At-risk children in Lincoln soon will have new opportunities to receive high-quality, research-based instruction and care thanks to a new Educare center that will be built next to Belmont Elementary School.
Educare partners broke ground today on the new facility, which will provide an effective early learning environment for up to about 200 at-risk infants, toddlers and preschoolers in Lincoln after it opens in late 2012. Educare partners include the Buffett Early Childhood Fund, Lincoln Public Schools, University of Nebraska and the Community Action Partnership of Lancaster and Saunders Counties.
“Great things can happen when good people work together – and that’s what Educare is all about,” said Susan Buffett, chair of the Buffett Early Childhood Fund. “By breaking ground on Educare of Lincoln, we’re saying that every young child deserves an equal start in life.”
Educare partners also announced a $500,000 leadership gift from the Lincoln Community Foundation toward the Educare center. Educare will cost a total of more than $10 million; about $5.5 million, including the new gift, already has been raised by the University of Nebraska Foundation.
“The Lincoln Community Foundation appreciates this wonderful gift that Susan Buffett is making to our community and we are pleased to support it with one of the largest grants in our history,” said Barbara Bartle, president of the Lincoln Community Foundation. “Improving early childhood development and education will have a lasting impact in Lincoln. Our $500,000 leadership gift is made on behalf of Sheila Dickinson Dinsmore Graf, Kenneth J. Good and Richard Thoene. These three generous benefactors expressed an interest in early childhood education and will be pleased that their gifts will help build Lincoln’s future.”
The new Educare center – Lincoln’s first – will be connected to Belmont Elementary, 3425 N. 14th St., via a $2.4 million addition to be paid for by Lincoln Public Schools (LPS). LPS also will pay for maintenance and utilities for the facility. The Educare center will be modeled after the 13 other Educares around the country, including two highly successful centers at Kellom and Indian Hill elementary schools in Omaha. Most Educares are built adjacent to elementary schools to reinforce the message that the time from birth through the primary years is a critically important learning period for children.
Lincoln’s Educare will serve about 150 children in its first year, with the potential to grow to nearly 200. It is expected to bring about 70 new jobs to the city in the form of teachers and staff.

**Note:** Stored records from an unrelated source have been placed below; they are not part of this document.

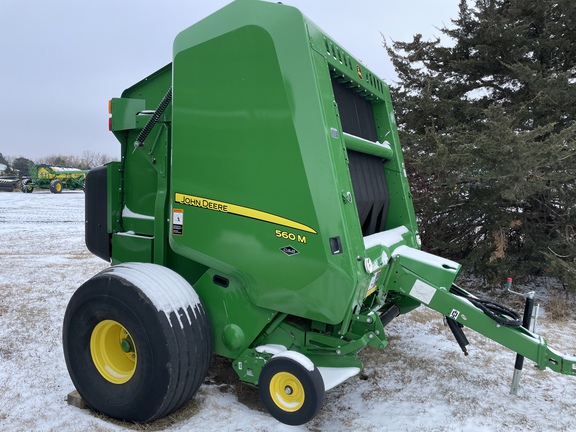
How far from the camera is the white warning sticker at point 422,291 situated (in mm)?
2865

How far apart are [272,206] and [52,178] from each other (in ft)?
112

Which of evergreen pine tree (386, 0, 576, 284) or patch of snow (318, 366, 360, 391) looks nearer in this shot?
patch of snow (318, 366, 360, 391)

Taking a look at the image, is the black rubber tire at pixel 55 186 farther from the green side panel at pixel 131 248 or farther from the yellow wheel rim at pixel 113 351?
the yellow wheel rim at pixel 113 351

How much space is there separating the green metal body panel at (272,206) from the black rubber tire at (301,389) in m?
0.17

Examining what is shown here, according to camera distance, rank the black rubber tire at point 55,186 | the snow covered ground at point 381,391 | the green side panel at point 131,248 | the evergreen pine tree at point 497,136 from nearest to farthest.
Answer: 1. the snow covered ground at point 381,391
2. the green side panel at point 131,248
3. the evergreen pine tree at point 497,136
4. the black rubber tire at point 55,186

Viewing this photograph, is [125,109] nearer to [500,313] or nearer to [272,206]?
[272,206]

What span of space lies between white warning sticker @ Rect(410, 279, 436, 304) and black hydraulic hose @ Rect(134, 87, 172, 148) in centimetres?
218

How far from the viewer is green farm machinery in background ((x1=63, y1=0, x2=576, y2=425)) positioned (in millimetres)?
2473

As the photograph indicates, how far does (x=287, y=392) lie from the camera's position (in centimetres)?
248

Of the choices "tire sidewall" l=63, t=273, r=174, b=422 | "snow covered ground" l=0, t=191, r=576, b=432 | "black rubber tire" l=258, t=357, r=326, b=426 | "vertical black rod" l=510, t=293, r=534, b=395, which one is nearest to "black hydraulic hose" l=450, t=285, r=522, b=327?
"vertical black rod" l=510, t=293, r=534, b=395

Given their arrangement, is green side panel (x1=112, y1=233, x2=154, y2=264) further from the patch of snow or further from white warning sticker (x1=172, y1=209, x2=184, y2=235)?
the patch of snow

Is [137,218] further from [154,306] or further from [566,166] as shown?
[566,166]

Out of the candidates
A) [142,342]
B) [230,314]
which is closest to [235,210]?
[230,314]

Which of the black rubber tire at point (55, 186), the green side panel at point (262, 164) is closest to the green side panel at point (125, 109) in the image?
the green side panel at point (262, 164)
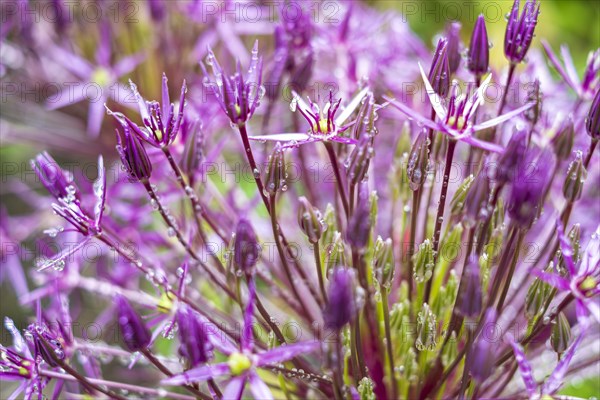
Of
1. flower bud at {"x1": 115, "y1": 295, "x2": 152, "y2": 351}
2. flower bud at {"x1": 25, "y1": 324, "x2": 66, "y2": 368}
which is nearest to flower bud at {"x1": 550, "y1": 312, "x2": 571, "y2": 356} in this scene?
flower bud at {"x1": 115, "y1": 295, "x2": 152, "y2": 351}

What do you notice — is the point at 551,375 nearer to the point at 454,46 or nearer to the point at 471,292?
the point at 471,292

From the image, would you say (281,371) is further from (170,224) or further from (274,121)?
(274,121)

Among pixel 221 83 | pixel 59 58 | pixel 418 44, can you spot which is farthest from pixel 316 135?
pixel 59 58

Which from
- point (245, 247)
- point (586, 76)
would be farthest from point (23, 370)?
point (586, 76)

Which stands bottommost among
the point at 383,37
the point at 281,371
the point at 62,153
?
the point at 281,371

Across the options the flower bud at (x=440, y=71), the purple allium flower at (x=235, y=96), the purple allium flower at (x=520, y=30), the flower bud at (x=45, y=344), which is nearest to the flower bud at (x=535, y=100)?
the purple allium flower at (x=520, y=30)

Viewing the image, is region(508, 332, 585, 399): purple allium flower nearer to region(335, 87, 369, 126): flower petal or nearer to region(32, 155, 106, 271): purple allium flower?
region(335, 87, 369, 126): flower petal
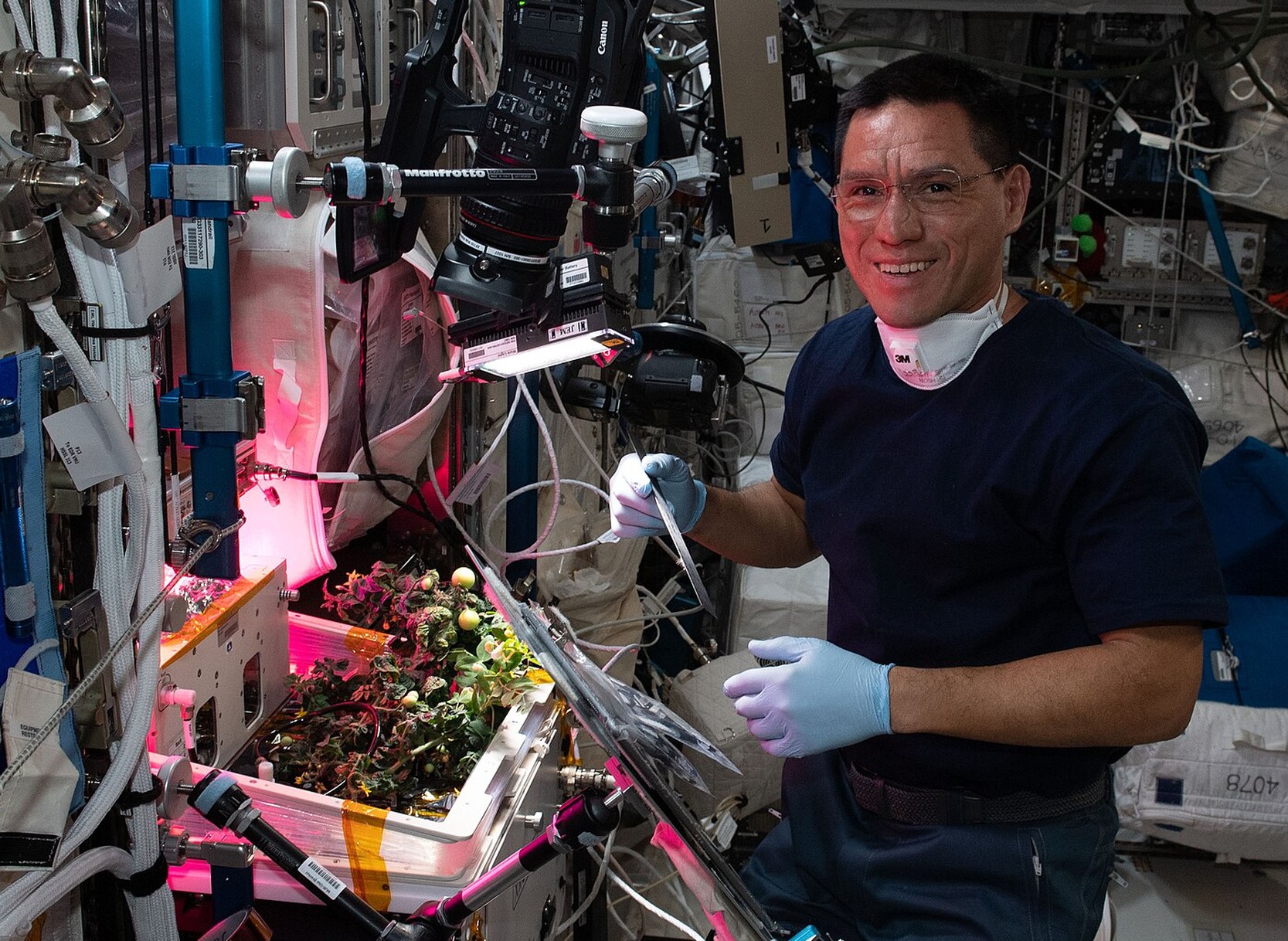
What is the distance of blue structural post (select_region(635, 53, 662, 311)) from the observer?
157 inches

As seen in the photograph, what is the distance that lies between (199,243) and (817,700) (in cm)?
110

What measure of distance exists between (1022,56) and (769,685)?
4.31 metres

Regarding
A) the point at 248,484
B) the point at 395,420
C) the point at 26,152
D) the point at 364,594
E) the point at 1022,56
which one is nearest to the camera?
the point at 26,152

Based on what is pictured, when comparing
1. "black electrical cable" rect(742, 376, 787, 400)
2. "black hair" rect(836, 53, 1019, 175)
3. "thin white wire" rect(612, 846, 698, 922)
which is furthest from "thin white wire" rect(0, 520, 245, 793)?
"black electrical cable" rect(742, 376, 787, 400)

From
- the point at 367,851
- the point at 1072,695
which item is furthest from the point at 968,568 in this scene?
the point at 367,851

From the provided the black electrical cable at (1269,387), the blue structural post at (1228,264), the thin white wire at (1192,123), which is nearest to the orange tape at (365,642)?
the thin white wire at (1192,123)

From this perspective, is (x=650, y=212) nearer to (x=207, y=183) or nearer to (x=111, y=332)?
(x=207, y=183)

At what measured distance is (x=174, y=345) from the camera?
6.27 ft

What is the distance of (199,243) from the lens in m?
1.65

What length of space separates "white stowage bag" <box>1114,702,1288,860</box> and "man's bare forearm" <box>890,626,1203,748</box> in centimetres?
219

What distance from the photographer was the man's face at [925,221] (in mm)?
1685

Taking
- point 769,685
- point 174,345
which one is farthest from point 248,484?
point 769,685

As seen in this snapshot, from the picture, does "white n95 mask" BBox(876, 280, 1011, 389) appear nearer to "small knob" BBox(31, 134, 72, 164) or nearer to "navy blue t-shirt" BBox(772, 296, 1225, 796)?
"navy blue t-shirt" BBox(772, 296, 1225, 796)

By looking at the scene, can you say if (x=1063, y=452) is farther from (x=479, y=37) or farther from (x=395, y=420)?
(x=479, y=37)
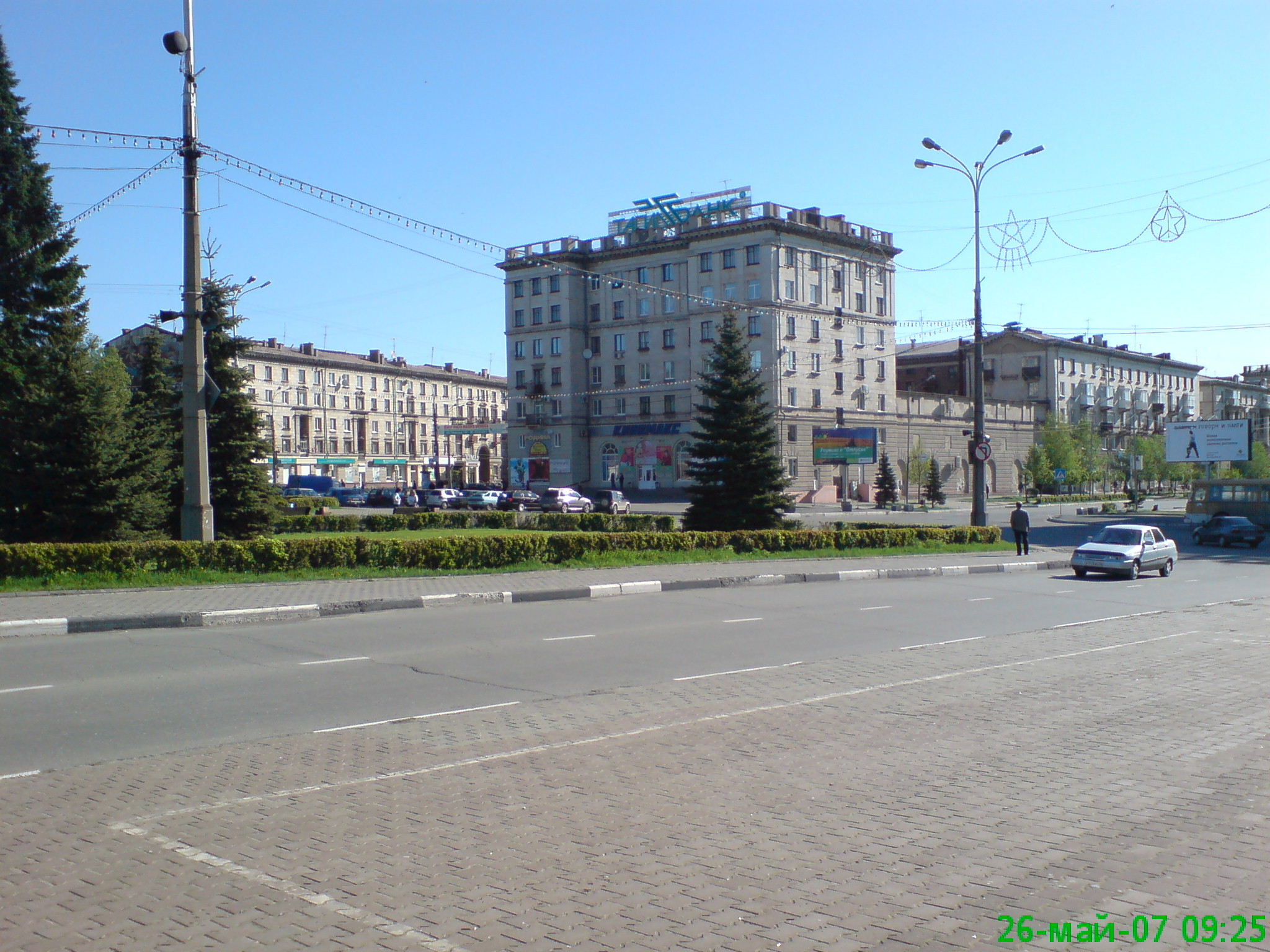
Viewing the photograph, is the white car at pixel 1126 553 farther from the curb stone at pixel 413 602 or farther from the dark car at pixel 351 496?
the dark car at pixel 351 496

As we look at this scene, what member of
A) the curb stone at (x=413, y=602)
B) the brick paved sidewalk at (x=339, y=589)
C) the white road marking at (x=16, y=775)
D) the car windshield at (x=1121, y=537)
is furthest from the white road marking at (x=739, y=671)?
the car windshield at (x=1121, y=537)

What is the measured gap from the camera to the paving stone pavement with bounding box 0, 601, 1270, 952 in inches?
165


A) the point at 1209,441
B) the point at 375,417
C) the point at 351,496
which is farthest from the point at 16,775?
the point at 375,417

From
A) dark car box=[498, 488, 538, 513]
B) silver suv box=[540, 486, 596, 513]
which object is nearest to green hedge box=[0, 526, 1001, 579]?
silver suv box=[540, 486, 596, 513]

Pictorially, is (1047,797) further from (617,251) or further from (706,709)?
(617,251)

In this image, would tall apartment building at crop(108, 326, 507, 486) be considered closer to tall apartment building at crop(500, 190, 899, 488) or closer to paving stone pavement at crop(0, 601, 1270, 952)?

Educare centers are specially designed, full-day, year-round early learning schools that require highly trained teachers, low adult-child ratios, robust parent and family engagement activities and rigorous evaluation processes. Independent evaluations have shown that at-risk children who participate in five full years at Educare centers arrive at school on par with average kindergartners – regardless of their socioeconomic status.
Educares also are catalysts for change – serving children and families first while also functioning as “showrooms” in which policymakers, business leaders and others learn about the value of investing in the early years.
Early childhood education is one of the highest priorities for the University of Nebraska, and earlier this year, the university announced a founding gift from Buffett to establish the Buffett Early Childhood Institute, a multi-disciplinary research, education, outreach and policy center dedicated to the development and success of children from birth to age 8. The Buffett institute focuses especially on children who are vulnerable because of poverty, abuse, or developmental, learning or behavioral challenges.
Through the Buffett institute, the university will be an ongoing partner in Nebraska’s Educare centers, providing assessment resources as well as graduate teachers from its early childhood education programs.
“The University of Nebraska, through its Buffett Early Childhood Institute, is delighted to be a partner in the development of Lincoln’s first Educare center,” said NU President James B. Milliken. “We have significant history and expertise in early childhood education and we are well-positioned to leverage our experience to help transform the lives of our most vulnerable children. I believe the Buffett Institute will establish a new model for the engagement of public higher education in early childhood – one in which we put our resources to work to solve a great challenge facing our state. This is a truly exciting day for the University, the city of Lincoln and, most importantly, the Nebraska children and families who will benefit.”
Marilyn Moore, associate superintendent of instruction for LPS, said: “Lincoln Public Schools is especially pleased to have this option for our earliest learners: an environment that will support them and their families during those early, tender years, when they are growing physically, mentally, cognitively, emotionally and socially. Our children will benefit from this program for their entire lives, and so will the community.”
Community Action Partnership is the Head Start and Early Head Start grantee, serving 758 children and their families in Lancaster and Saunders counties. Community Action has a long history of providing developmental and educational services to the neediest children and families in Lincoln. Partnering with Educare will increase the availability of full-day services for these children whose parents are working or attending school full-time.
“Lincoln’s youngest and neediest children and their families deserve the highest-quality care and services possible, and we have no doubt that Educare Lincoln will strengthen our capacity to serve these families effectively,” said Aaron Bowen, Head Start director and chief operating officer of the Community Action Partnership of Lancaster and Saunders Counties. “This project is one of the most significant developments in Community Action’s 46 years of leading Head Start programming in our community.”
In addition to Lincoln’s Educare, three other centers around the country are under construction or will break ground this year, and another nine are in various stages of development.